[GIVEN RECORDS]
■ ■ ■ ■ ■
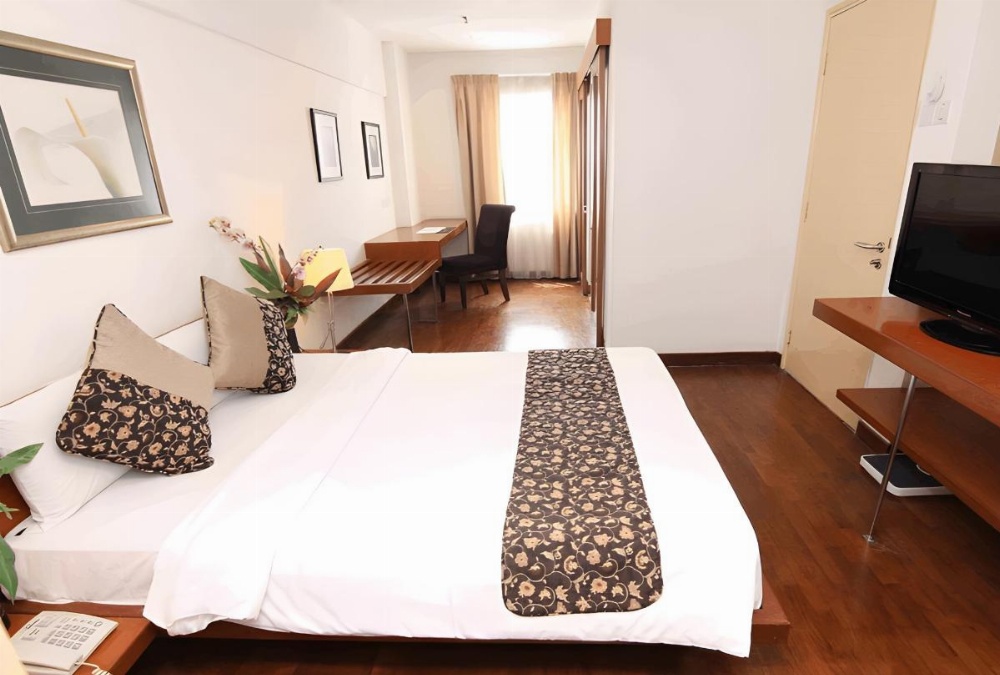 Peninsula Semantan Suites Image 19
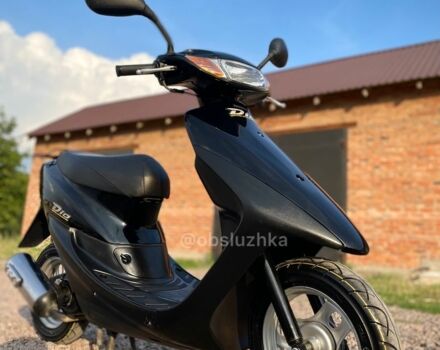Хонда Другая, объемом двигателя 49 л и пробегом 0 тыс. км за 550 $, фото 10 на Automoto.ua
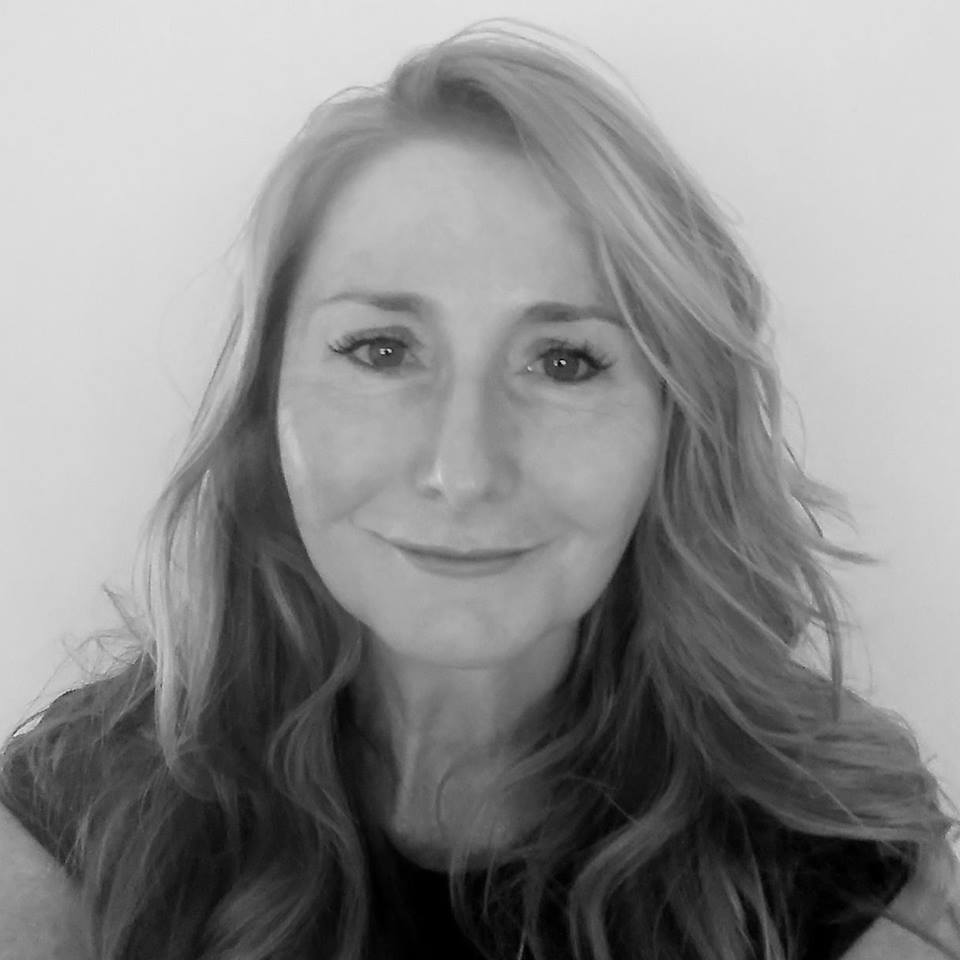 Author Interview: K. M.&nbsp;Steele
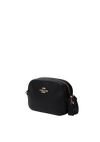 LEATHER CAMERA BAG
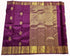 Kanchipuram Pure Silk Saree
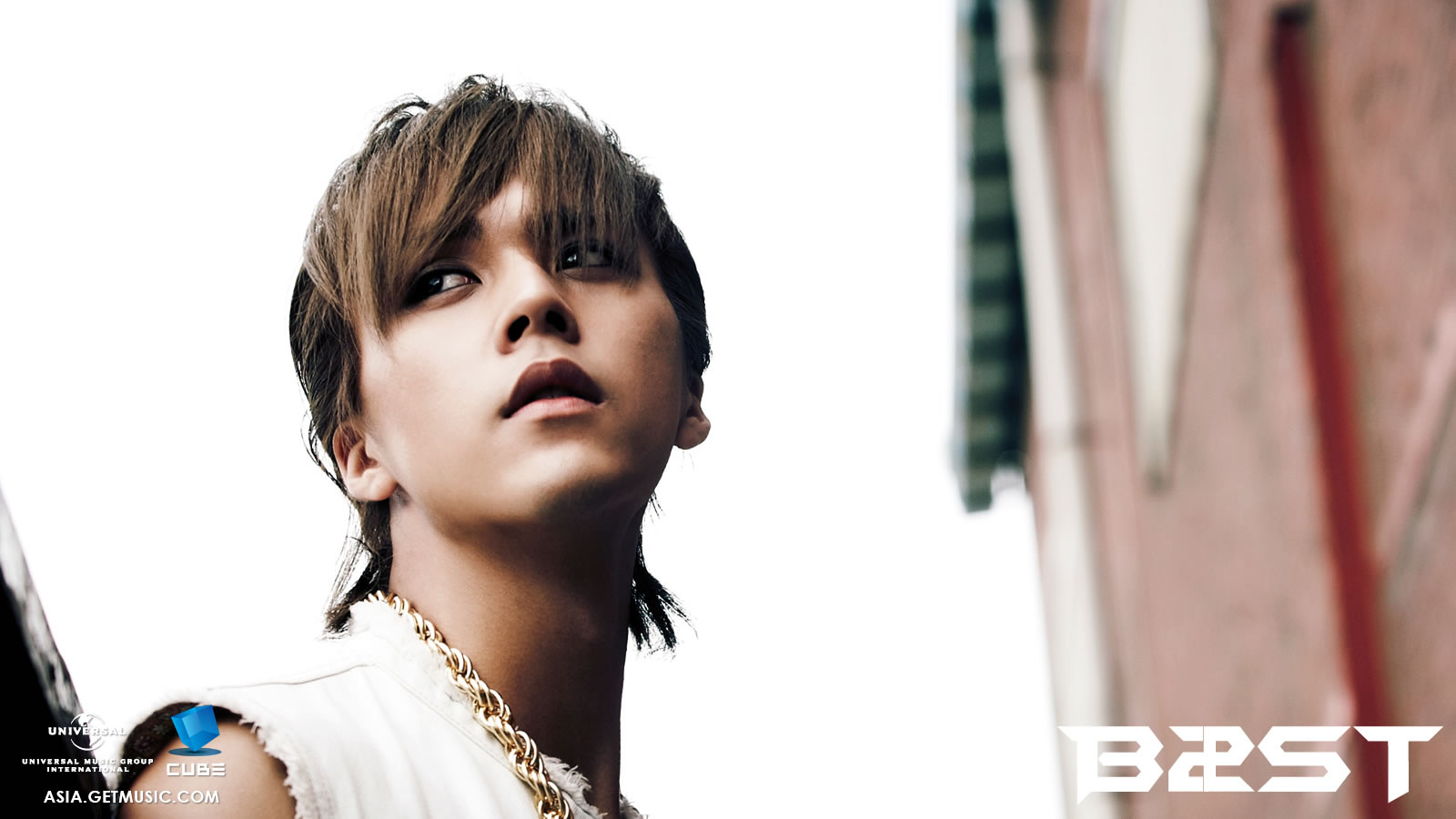 Download Music B2ST Image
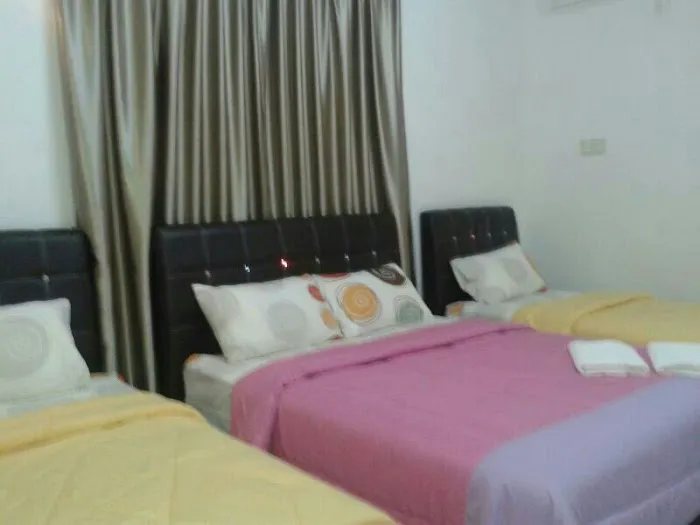 Zenith Guest House Picture 7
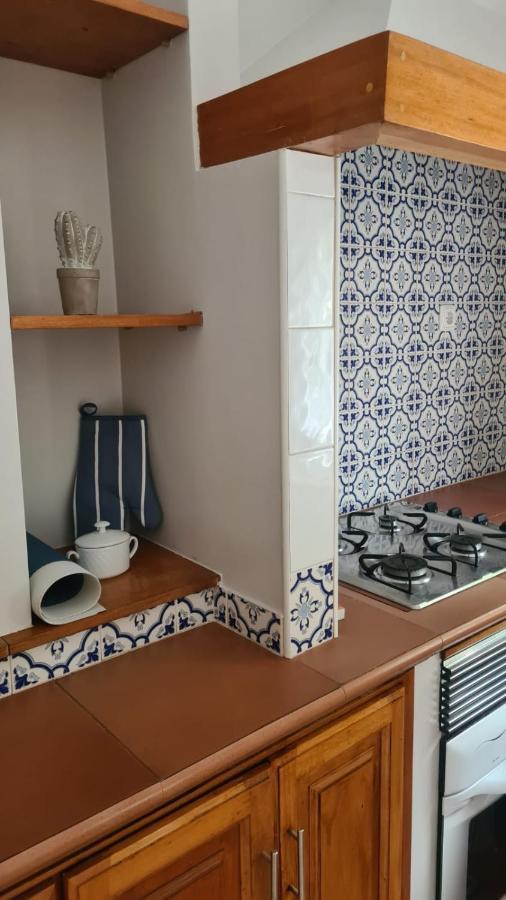 Вилла Casa Da Avo Duca Машику Экстерьер фото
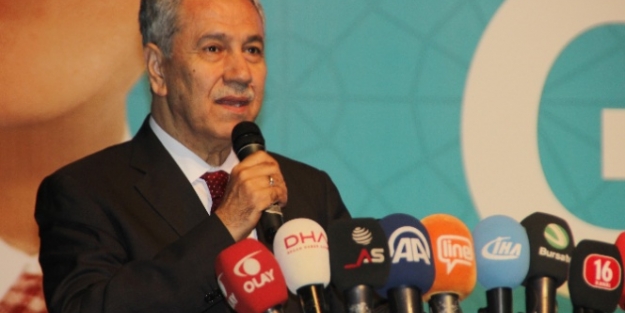 'Hangi parti iktidar olacaksa tek başına olsun'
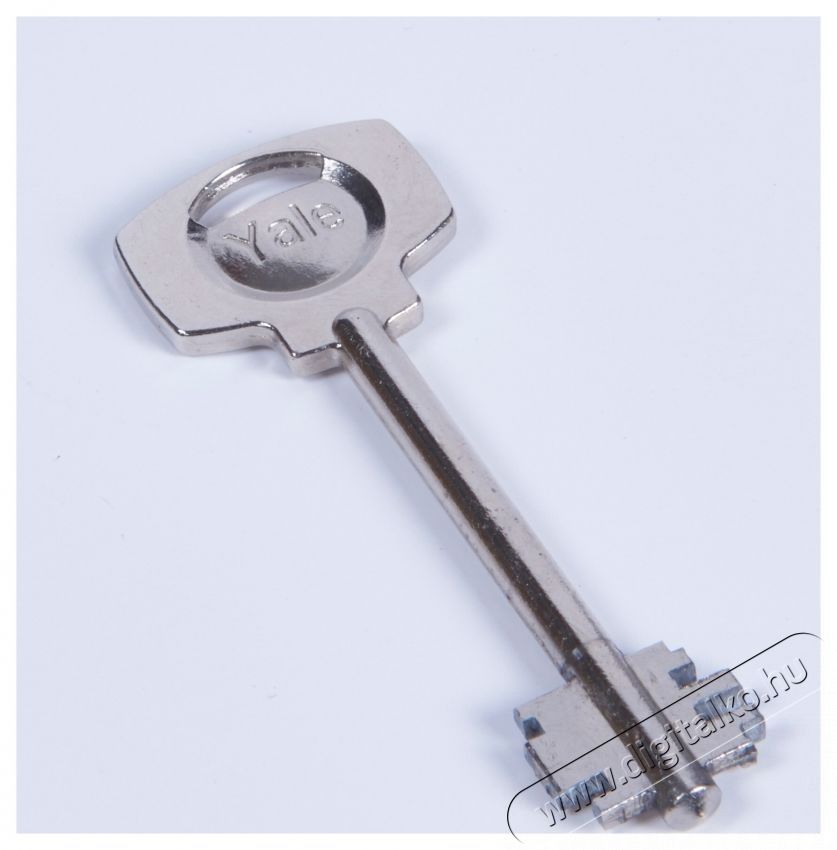 Yale YSS / 250 / EB1 intelligens sz&eacute;f H&aacute;ztart&aacute;s / Otthon / K&uuml;lt&eacute;r - Biztons&aacute;gtechnika - Kieg&eacute;sz&iacute;tő - 535871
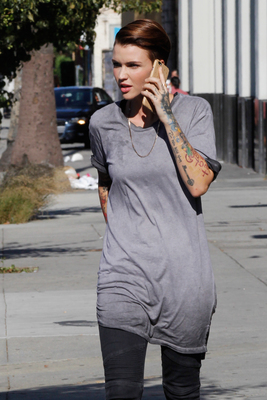 Ruby Rose Poster 2694734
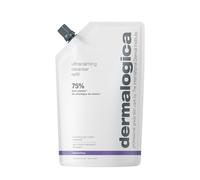 Dermalogica UltraCalming Cleanser - Gel/crema limpiador calmante, Pieles normales secas y sensibles, Calma el enrojecimiento y las molestias, Refuerza la barrera protectora, 500 ml Recambio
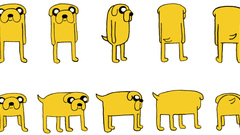 Sc jakemore Adventure time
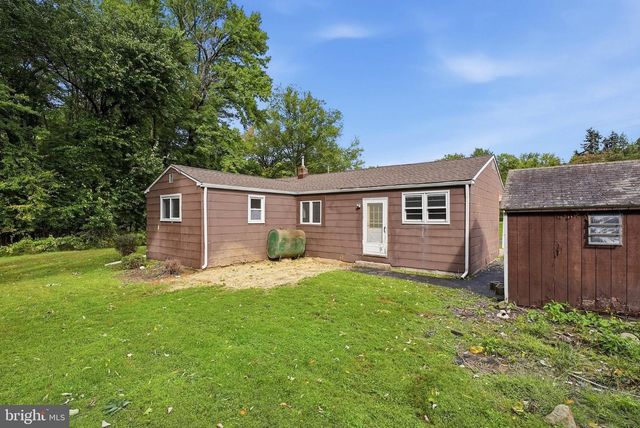 2584 GALLOWAY RD, Bensalem, PA 19020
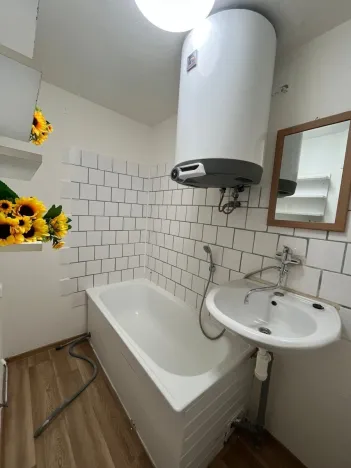 Pronájem bytu 2+kk, Tršice - Hostkovice, 53 m2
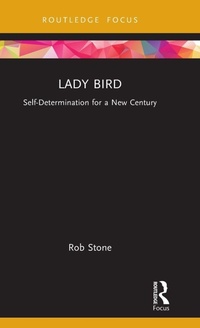 Enlarge image Cover: Lady Bird - Routledge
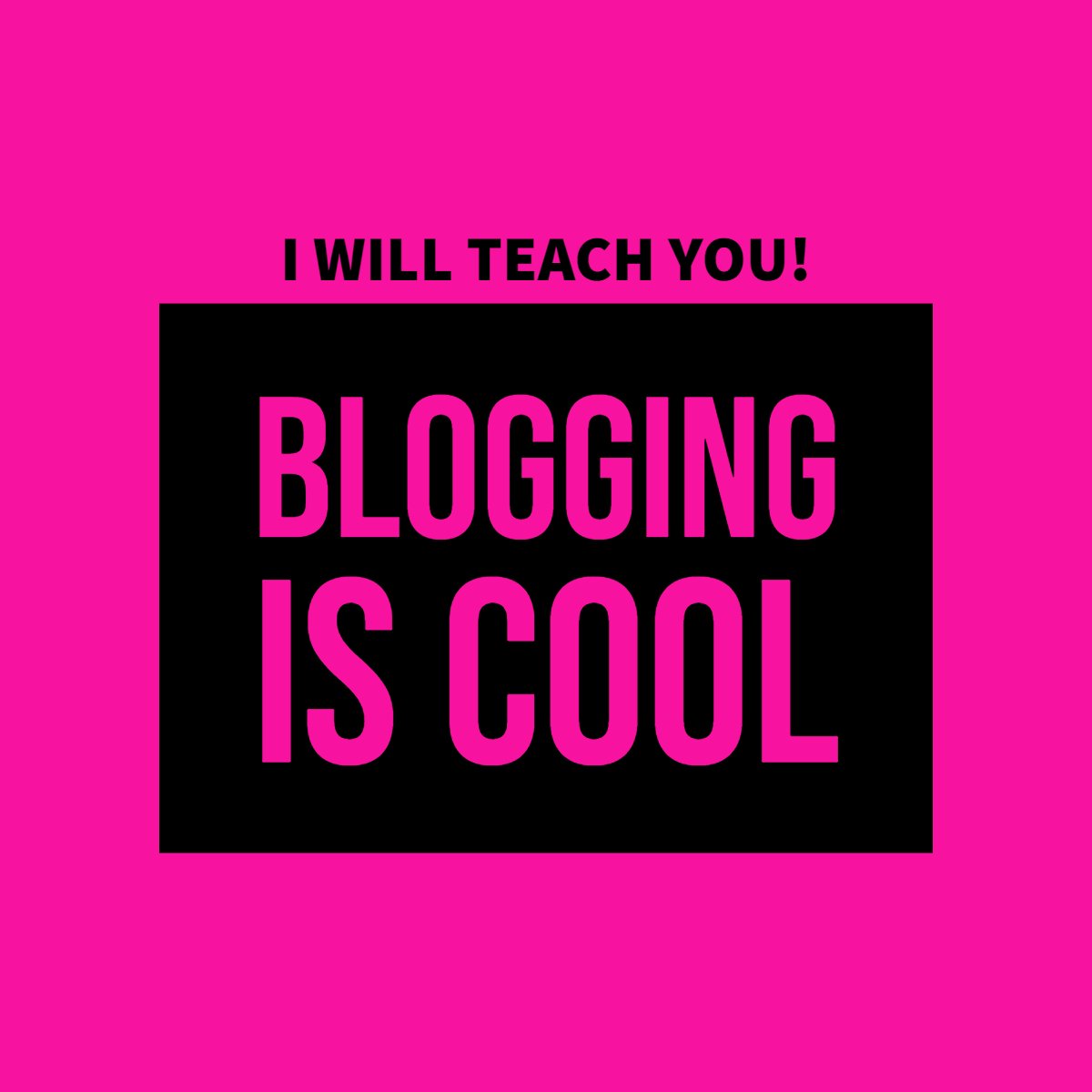 bloggingiscool.com using YouTube to promote your blog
■ ■ ■ ■ ■
[WHAT YOU WILL DO] Reproduce all seventeen records above line by line, keeping every character of their text unchanged and leaving out the pictures.

[RESPONSE]
 Peninsula Semantan Suites Image 19
Хонда Другая, объемом двигателя 49 л и пробегом 0 тыс. км за 550 $, фото 10 на Automoto.ua
 Author Interview: K. M.&nbsp;Steele
 LEATHER CAMERA BAG
 Kanchipuram Pure Silk Saree
 Download Music B2ST Image
 Zenith Guest House Picture 7
 Вилла Casa Da Avo Duca Машику Экстерьер фото
 'Hangi parti iktidar olacaksa tek başına olsun'
 Yale YSS / 250 / EB1 intelligens sz&eacute;f H&aacute;ztart&aacute;s / Otthon / K&uuml;lt&eacute;r - Biztons&aacute;gtechnika - Kieg&eacute;sz&iacute;tő - 535871
 Ruby Rose Poster 2694734
 Dermalogica UltraCalming Cleanser - Gel/crema limpiador calmante, Pieles normales secas y sensibles, Calma el enrojecimiento y las molestias, Refuerza la barrera protectora, 500 ml Recambio
 Sc jakemore Adventure time
 2584 GALLOWAY RD, Bensalem, PA 19020
 Pronájem bytu 2+kk, Tršice - Hostkovice, 53 m2
 Enlarge image Cover: Lady Bird - Routledge
 bloggingiscool.com using YouTube to promote your blog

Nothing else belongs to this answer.